Task description:
In the sermon below, what line does the preacher give as the first line of Mark's gospel?

Text:
####################
Sermon preached at the Sung Eucharist on the Second Sunday before Lent 2024
In the first few lines of John’s gospel, I hope anyone would find ideas that are gripping and enticing.
The Reverend Mark Birch MVO
Sunday, 4th February 2024 at 11.15 AM
As someone who is a rather slow reader, I was encouraged by an Oxford English don who reassured me that unless a novel has gripped you within the first 20 pages, it really isn’t worth reading. Her feeling is that there are so many wonderful books out there, it isn’t worth plodding your way through something you aren’t enjoying, just out of some dutiful sense that you should always finish what you have started.
Of course, what goes for novels doesn’t necessarily apply to all kinds of writing. If I hadn’t been forced to go beyond the first 20 pages of Augustine’s Confession, for example, or the first 20 lines of Thomas Aquinas’ Summa Theologica, or the first 20 words of Karl Barth’s Church Dogmatics, I would be even less qualified to stand here and speak than I am. Some writing only begins to reveal its riches by intense, sustained engagement, and no little head-scratching and bafflement. I refer you to most things written by Archbishop Rowan Williams.
The prologue to the gospel of St John, proclaimed among us moments ago, manages to be both absolutely gripping, and completely baffling. If you aren’t left wondering what this Word is – the Word that was in the beginning, that was with God and, somehow, is God; let alone how this Word became flesh and dwelt among us – then you are quite astonishingly incurious. If you aren’t completely baffled by the whole idea of a Word through whom all things are created, that gives light to all people and makes them children of God, then you probably aren’t reading St John carefully enough.
Those of us who know what gospels are supposed to be about might justifiably wonder why John talks about ‘the Word’ rather than talking about Jesus. Mark is much more straightforward; his first line is – The beginning of the good news of Jesus Christ, the Son of God. Matthew begins with a genealogy of Jesus; Luke with a stylish dedication, assuring the reader of his scholarly credentials.
But John is not just telling the story of a human life. Right from the beginning he presses this biography into a cosmic frame – the frame of all creation; all time and space. This life is about all life; all existence, from beginning to end. The other gospel writers are a bit gentler in pressing the crucial question of Jesus’ true identity. John dazzles us with it, from the very first line.
####################
Extracted records:
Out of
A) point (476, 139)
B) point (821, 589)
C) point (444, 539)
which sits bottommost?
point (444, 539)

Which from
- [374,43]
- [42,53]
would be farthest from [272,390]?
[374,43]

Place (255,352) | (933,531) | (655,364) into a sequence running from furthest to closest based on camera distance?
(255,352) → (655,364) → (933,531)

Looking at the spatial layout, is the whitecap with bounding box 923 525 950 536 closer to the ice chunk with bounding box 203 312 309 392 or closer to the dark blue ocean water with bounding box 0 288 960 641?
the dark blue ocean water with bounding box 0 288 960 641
####################
Solution to this exercise:
"The beginning of the good news of Jesus Christ, the Son of God."